The 1.8 liter BMC B-series engine is simple and easy to work on, and as long as it spins freely, it shouldn’t be too hard to revive. The carbs are off, but the sale includes both the original twin SUs as well as the popular Weber DGV aftermarket setup. My advice: Rebuild the SUs. They’re simple, reliable, and they belong. There’s no mention of an overdrive on the 4 speed manual; if it is there, it’s a desirable option. An MBG GT without overdrive on the freeway is a noisy little monster.
Inside, it’s, well, trashed. But that’s all fixable – it just takes money. In fact, that’s true of pretty much everything that might be wrong with this car. That’s the advantage of restoring a well-liked mass-production car; parts are not hard to find.
Really, this doesn’t look like too bad of a starting point at all. Yes, it needs a little bit of everything, but everything is available. And it will be a hoot to drive when it’s done.
Engine/drivetrain: 3.2 liter SOHC inline 6, 3 speed automatic, RWD
Location: Sacramento, CA
Odometer reading: 179,000 miles
Runs/drives? Not for almost 30 years
Is a small British sports car with a little Italian flair not your style?
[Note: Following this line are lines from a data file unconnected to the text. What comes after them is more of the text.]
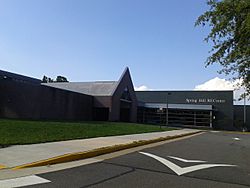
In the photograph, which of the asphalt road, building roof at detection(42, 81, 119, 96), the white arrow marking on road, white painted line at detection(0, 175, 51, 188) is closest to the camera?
white painted line at detection(0, 175, 51, 188)

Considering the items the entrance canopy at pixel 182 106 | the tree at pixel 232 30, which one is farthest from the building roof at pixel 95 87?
the tree at pixel 232 30

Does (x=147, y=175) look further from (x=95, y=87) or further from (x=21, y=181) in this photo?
(x=95, y=87)

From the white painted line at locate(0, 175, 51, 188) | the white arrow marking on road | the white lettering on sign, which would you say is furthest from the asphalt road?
the white lettering on sign

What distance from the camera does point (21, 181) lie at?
21.0 feet

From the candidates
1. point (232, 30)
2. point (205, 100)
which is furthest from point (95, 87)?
point (232, 30)

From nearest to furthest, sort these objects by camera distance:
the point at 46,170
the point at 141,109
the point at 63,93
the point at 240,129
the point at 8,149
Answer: the point at 46,170 < the point at 8,149 < the point at 63,93 < the point at 240,129 < the point at 141,109

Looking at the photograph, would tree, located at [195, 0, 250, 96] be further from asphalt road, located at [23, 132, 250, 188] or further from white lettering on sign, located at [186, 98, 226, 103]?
white lettering on sign, located at [186, 98, 226, 103]

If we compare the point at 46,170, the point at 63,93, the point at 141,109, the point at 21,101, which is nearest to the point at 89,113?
the point at 63,93

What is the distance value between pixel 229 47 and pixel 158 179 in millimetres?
5566

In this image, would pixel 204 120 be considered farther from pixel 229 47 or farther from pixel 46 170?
pixel 46 170

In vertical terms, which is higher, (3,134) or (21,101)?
(21,101)

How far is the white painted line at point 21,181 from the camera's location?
607 cm

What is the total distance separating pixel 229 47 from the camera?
1043 cm

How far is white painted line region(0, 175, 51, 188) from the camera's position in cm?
607
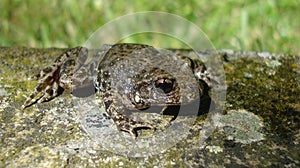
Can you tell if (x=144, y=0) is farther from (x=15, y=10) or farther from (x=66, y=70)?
(x=66, y=70)

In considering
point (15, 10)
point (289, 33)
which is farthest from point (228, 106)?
point (15, 10)

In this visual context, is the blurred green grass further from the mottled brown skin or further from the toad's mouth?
the toad's mouth

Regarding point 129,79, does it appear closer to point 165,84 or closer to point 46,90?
point 165,84

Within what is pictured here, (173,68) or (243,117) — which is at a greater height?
(173,68)

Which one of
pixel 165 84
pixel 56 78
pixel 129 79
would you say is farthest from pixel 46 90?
pixel 165 84

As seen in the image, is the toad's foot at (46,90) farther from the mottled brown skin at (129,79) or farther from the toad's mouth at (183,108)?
the toad's mouth at (183,108)

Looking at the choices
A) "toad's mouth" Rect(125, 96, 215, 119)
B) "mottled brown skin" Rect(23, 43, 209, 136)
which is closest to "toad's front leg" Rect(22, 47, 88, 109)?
"mottled brown skin" Rect(23, 43, 209, 136)

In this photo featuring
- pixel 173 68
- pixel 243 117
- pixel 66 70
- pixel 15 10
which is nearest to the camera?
pixel 243 117
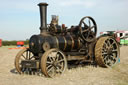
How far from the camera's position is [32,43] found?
7273 mm

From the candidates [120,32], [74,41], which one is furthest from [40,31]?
[120,32]

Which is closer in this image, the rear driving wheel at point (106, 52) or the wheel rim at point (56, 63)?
the wheel rim at point (56, 63)

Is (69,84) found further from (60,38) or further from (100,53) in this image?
(100,53)

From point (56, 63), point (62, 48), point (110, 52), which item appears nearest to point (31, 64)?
point (56, 63)

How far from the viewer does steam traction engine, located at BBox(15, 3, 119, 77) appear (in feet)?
22.5

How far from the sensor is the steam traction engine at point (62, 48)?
6.87 meters

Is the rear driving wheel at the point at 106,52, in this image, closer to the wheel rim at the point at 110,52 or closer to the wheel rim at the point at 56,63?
the wheel rim at the point at 110,52

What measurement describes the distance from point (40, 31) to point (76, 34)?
70.3 inches

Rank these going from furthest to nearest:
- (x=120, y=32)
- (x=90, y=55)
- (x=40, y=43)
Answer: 1. (x=120, y=32)
2. (x=90, y=55)
3. (x=40, y=43)

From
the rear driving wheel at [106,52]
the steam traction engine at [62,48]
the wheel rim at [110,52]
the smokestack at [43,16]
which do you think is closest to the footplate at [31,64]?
the steam traction engine at [62,48]

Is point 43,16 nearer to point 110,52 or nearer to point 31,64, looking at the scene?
point 31,64

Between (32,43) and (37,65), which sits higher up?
(32,43)

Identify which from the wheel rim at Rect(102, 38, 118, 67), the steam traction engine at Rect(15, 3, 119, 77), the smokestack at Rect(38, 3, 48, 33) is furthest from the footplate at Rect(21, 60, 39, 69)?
the wheel rim at Rect(102, 38, 118, 67)

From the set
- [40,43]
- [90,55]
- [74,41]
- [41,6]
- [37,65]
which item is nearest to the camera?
[37,65]
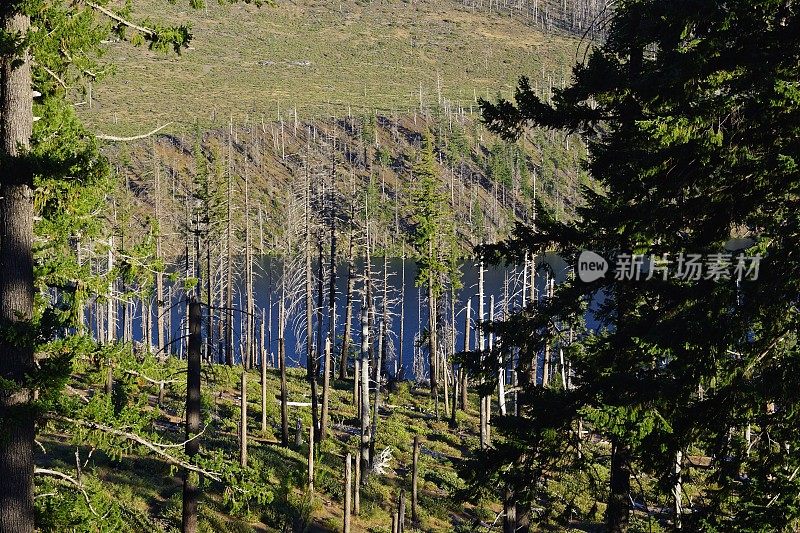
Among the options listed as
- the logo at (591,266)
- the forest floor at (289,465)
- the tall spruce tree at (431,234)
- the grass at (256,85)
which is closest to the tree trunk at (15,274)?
the forest floor at (289,465)

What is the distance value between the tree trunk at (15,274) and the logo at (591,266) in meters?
6.38

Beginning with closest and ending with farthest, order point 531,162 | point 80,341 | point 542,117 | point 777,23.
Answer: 1. point 777,23
2. point 80,341
3. point 542,117
4. point 531,162

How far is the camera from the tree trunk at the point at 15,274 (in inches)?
298

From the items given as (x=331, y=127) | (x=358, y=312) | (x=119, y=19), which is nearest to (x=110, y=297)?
(x=119, y=19)

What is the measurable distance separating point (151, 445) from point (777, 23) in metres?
7.97

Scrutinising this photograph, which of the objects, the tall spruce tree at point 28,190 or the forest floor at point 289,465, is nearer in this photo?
the tall spruce tree at point 28,190

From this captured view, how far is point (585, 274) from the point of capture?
9.12m

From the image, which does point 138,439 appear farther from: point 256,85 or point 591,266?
point 256,85

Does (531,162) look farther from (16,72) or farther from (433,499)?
(16,72)

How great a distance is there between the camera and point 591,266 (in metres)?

Then how about this old German autobahn bomber? The E23 chassis & 7 series was BMW’s biggest and baddest in 1979, an executive saloon if there ever was one. It’s powered by a 3.2 liter version of the venerable M30 inline six, backed by a US-friendly automatic transmission (sorry).
This 7er hasn’t been on the road since Reality Bites was in theaters, so it will take some work to bring it back to life. You can probably assume every gasket and hose is suspect. But the good news is that it’s all there, and the body looks fine. The interior, however… It’s actually almost impressive what 30 years of sitting around in the California sun will do to leather. I’ll bet it cracks and flakes if you so much as touch it, like a mummy.
This isn’t a particularly valuable BMW, and while it was a nice car in its day, it’s nothing to write home about now. But it could be a rewarding project if you like to wrench and are willing to spend some time ripping stuff apart. As has been said many times, there is no such thing as a cheap BMW, but maybe it’s cheaper if you start with one that needs everything?
Obviously, either of these cars will probably keep you busy for longer than one winter. But it’s as good a time to start as any, right? Who ya got?